==== Excerpt to read

Environment and the natural world
Audiences interested in the environment and the natural world are in for a couple of special treats at this year’s Guernsey Literary Festival.
Visiting speakers include award-winning teenage conservationist Dara McAnulty and a man who is an acknowledged expert on the importance of insects and their preservation, Dave Goulson.
Dara McAnulty is a 17-year-old naturalist and conservationist, whose award-winning book Diary of a Young Naturalist documents a year of his life and his encounters with nature and provides an insight into his experiences as an autistic teenager pursuing environmental activism.
Dara, who is from Northern Ireland, started by writing his blog Naturalist Dara for over three years, before publishing Diary of a Young Naturalist, which won the 2020 Wainwright Prize for Nature Writing, and was longlisted for the Baillie Gifford Prize – the youngest ever author to do so.

========
==== Material

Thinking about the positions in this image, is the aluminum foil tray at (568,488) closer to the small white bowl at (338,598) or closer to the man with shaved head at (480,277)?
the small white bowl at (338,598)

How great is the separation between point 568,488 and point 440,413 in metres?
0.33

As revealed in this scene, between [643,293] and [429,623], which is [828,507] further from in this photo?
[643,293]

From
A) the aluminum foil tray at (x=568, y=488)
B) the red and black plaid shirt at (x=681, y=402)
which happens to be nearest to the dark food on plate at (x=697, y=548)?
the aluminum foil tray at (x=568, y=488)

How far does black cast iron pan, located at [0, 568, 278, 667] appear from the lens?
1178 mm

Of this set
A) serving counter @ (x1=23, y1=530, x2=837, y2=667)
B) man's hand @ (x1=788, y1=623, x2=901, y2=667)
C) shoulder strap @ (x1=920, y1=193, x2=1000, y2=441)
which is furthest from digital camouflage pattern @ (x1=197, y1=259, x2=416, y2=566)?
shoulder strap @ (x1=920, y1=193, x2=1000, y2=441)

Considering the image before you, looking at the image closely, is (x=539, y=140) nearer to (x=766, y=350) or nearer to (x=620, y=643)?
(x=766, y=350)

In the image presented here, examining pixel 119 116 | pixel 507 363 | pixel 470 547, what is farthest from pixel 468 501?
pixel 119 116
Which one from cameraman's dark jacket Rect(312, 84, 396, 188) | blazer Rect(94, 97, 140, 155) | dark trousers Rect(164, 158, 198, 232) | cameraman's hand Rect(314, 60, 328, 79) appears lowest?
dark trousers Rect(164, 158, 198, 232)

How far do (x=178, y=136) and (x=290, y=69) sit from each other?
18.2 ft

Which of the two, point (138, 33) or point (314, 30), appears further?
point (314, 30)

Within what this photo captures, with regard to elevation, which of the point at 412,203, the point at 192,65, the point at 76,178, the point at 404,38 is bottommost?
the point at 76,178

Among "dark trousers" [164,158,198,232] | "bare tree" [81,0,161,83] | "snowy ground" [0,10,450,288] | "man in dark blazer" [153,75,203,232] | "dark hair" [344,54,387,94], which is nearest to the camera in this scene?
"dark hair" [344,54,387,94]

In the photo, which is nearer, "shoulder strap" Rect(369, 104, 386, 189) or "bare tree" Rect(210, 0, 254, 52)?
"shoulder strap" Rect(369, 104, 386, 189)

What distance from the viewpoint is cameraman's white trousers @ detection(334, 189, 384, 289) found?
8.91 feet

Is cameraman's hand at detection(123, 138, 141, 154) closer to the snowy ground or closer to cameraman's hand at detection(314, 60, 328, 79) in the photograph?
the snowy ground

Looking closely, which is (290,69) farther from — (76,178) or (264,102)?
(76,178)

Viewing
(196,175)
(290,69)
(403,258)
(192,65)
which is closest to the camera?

========

▸ Challenge 1: Reproduce word for word the part of the festival announcement that begins at "Visiting speakers include" and stops after "preservation, Dave Goulson.".
▸ Challenge 2: Translate this sentence from the festival announcement into French: "Audiences interested in the environment and the natural world are in for a couple of special treats at this year’s Guernsey Literary Festival."
The entries have no role in this work.

▸ Task output 1:
Visiting speakers include award-winning teenage conservationist Dara McAnulty and a man who is an acknowledged expert on the importance of insects and their preservation, Dave Goulson.

▸ Task output 2: Le public intéressé par l'environnement et le monde naturel aura droit à quelques moments exceptionnels lors du Guernsey Literary Festival de cette année.